▶ [Supplied passage]
-.-.-

If you are unsuccessful with the FTB’s internal appeals process, you have the additional option of pursuing an appeal through the Office of Tax Appeals (OTA). The OTA came into existence because of decades of egregious complaints of California residents and in state and out of state businesses that complained to the California Legislature of only being allowed 20 minutes to make a case in front of the Board of Equalization which consisted of elected officials that for the most part rubber stamped the actions of the various California Taxing Authorities from which they appealed. The OTA was California’s attempt to parallel the perceived justice afforded to taxpayers by the Federal Tax Courts. Unfortunately, the administrative law judges hired to staff the OTA are to date largely ex-employees of the very California Taxing Authorities that they are charged with adjudicating. Unfortunately, the rubber stamping of the BOE is now being reduced to precedential case law by the OTA and the written opinions of the BOE became precedential decisions for the OTA to follow. In any event, the OTA must receive notice of your intent to appeal within 30 days of the conclusion of the FTB hearing. You would be well advised to hire legal counsel before proceeding with your appeal to this level.

-.-.-

▶ [Data shown]

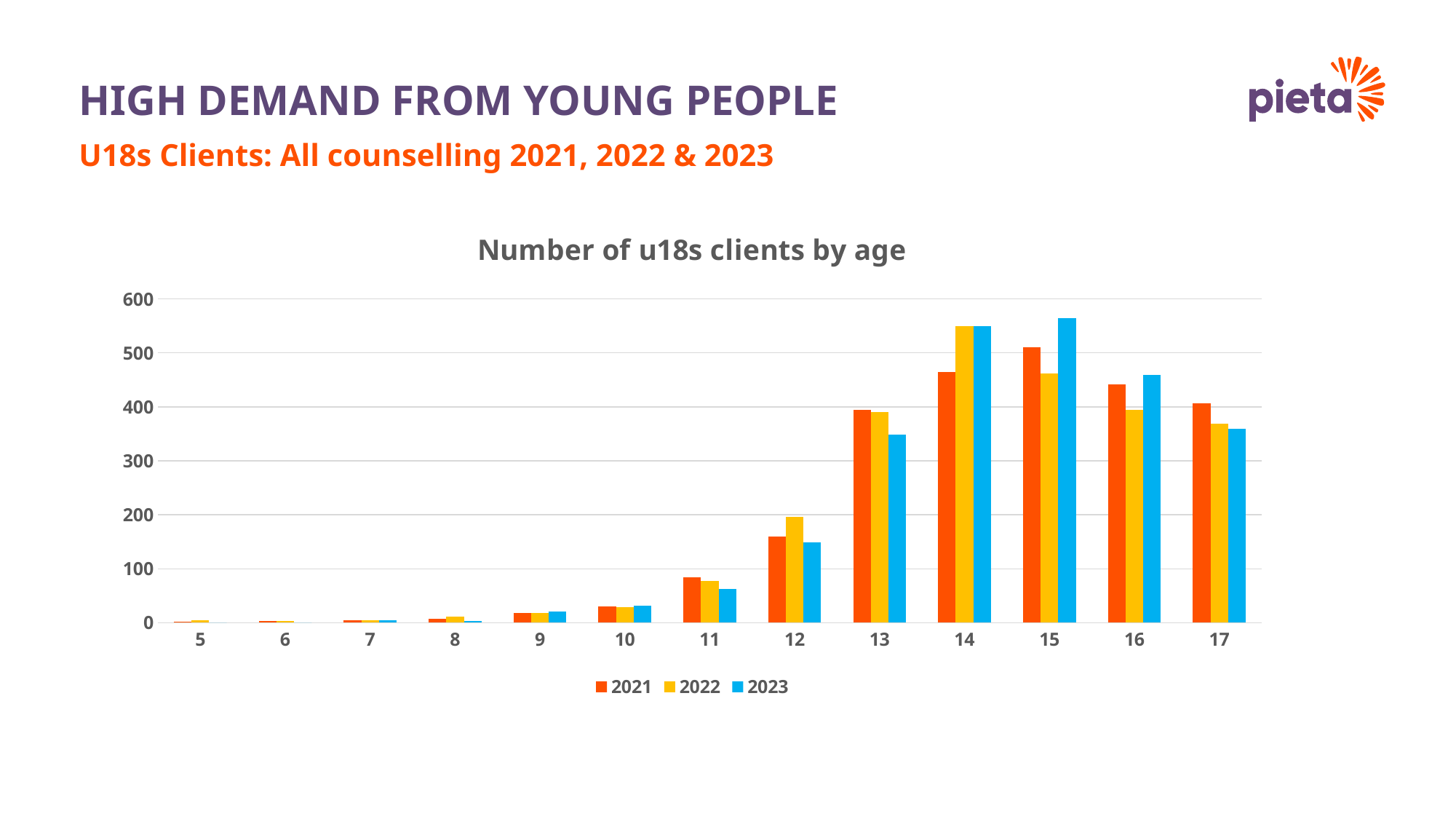
At age 14, which series has the larger value, 2021 or 2022? 2022 Is the value for 2023 at age 13 greater or less than 400? less At age 13, which series has the larger value, 2021 or 2023? 2021 Is the value for 2022 at age 12 greater or less than 150? greater What kind of chart is shown on the slide? Bar chart Is the value for 2023 at age 15 greater or less than 500? greater Which age has the highest value for the 2021 series? 15 How many age categories are shown on the x axis? 13 Do the values for the 2022 series rise or fall from age 5 to age 14? Rise What is the title of the chart? Number of u18s clients by age Which age has the highest value for the 2022 series? 14 How many series does the legend list? 3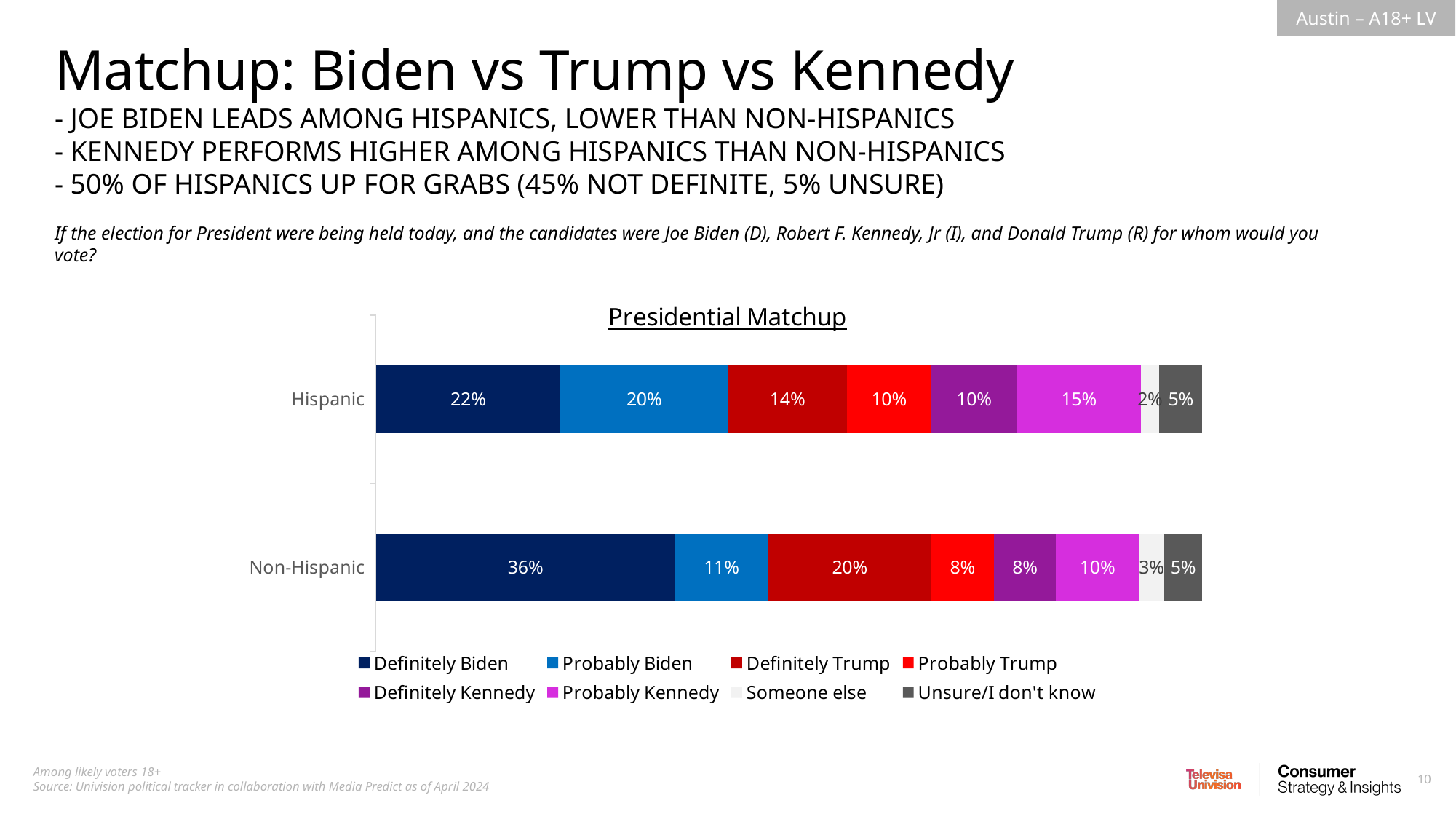
What is the difference between the Definitely Biden values for Non-Hispanic and Hispanic? 14% How many categories are shown in the Presidential Matchup chart? 2 What is the Definitely Trump value for Non-Hispanic in the Presidential Matchup chart? 20% How many series does the legend list in the Presidential Matchup chart? 8 What is the difference between the Probably Kennedy values for Hispanic and Non-Hispanic? 5% What is the Definitely Biden value for Hispanic in the Presidential Matchup chart? 22% Which series has the smallest value in the Hispanic bar? Someone else Which category has the higher Definitely Biden value, Hispanic or Non-Hispanic? Non-Hispanic What kind of chart is the Presidential Matchup chart? Stacked bar chart What is the Probably Kennedy value for Hispanic in the Presidential Matchup chart? 15% What is the Someone else value for Non-Hispanic in the Presidential Matchup chart? 3% Which series has the largest value in the Hispanic bar? Definitely Biden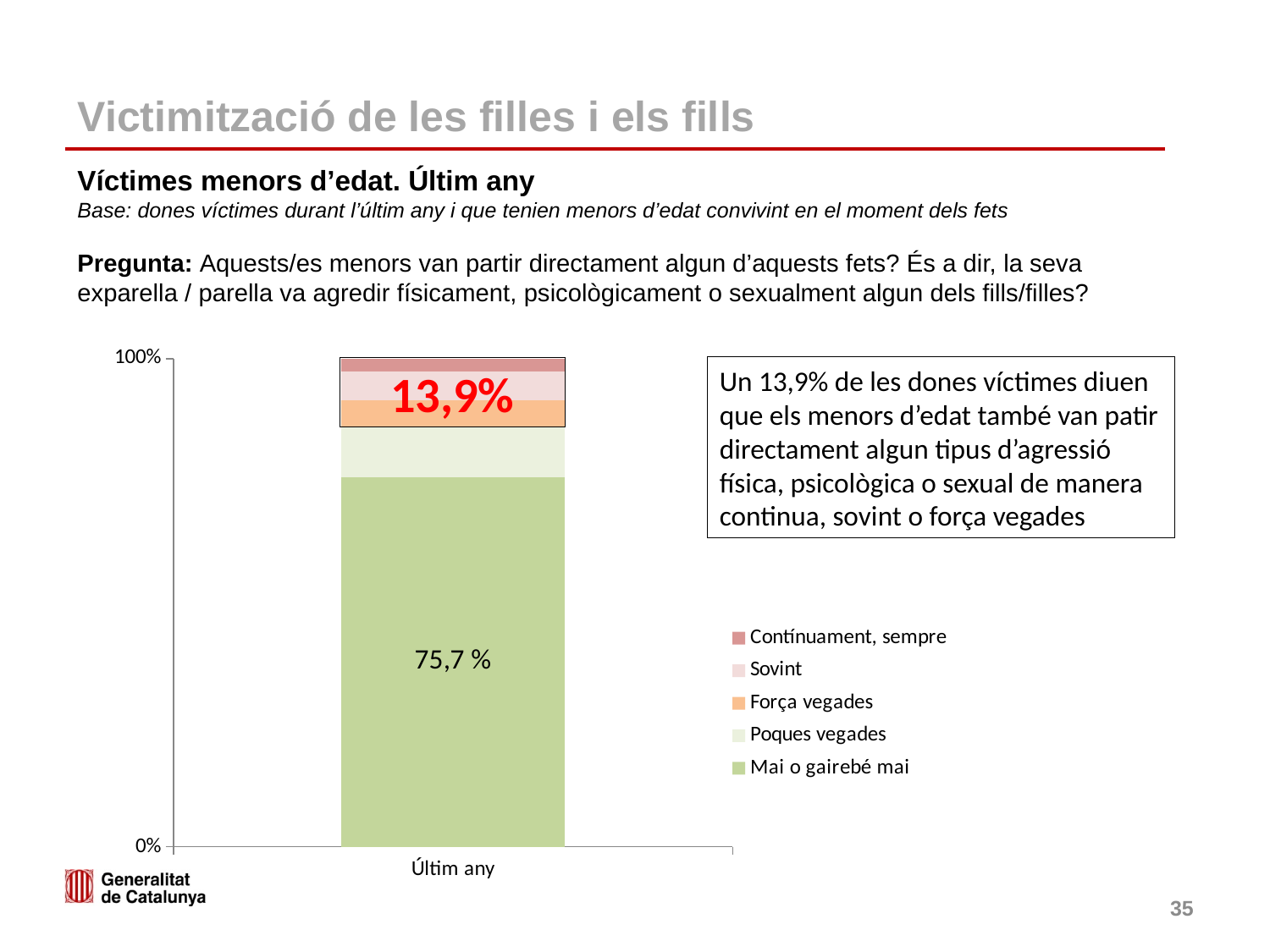
What combined percentage is printed for the top three segments (Contínuament, sempre; Sovint; Força vegades) of the bar? 13,9% How many categories are plotted on the x axis? 1 Is the value for 'Poques vegades' greater or less than 20%? less What is the category label on the x axis of the chart? Últim any How many series does the legend list? 5 Which is larger, the 'Mai o gairebé mai' segment or the 'Poques vegades' segment? Mai o gairebé mai What is the value shown for 'Mai o gairebé mai' in the 'Últim any' bar? 75,7 % Is the value for 'Mai o gairebé mai' greater or less than 50%? greater What kind of chart is shown on the slide? Stacked bar chart What is the first entry listed in the chart legend? Contínuament, sempre Which segment of the 'Últim any' bar is the largest? Mai o gairebé mai What is the difference between the 'Mai o gairebé mai' value (75,7 %) and the combined 13,9% of the top three segments? 61,8 %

-.-.-

▶ [Work order] According to the passage on California tax appeals, how soon must the Office of Tax Appeals receive notice of your intent to appeal?

▶ [Exercise solution] Within 30 days of the conclusion of the FTB hearing.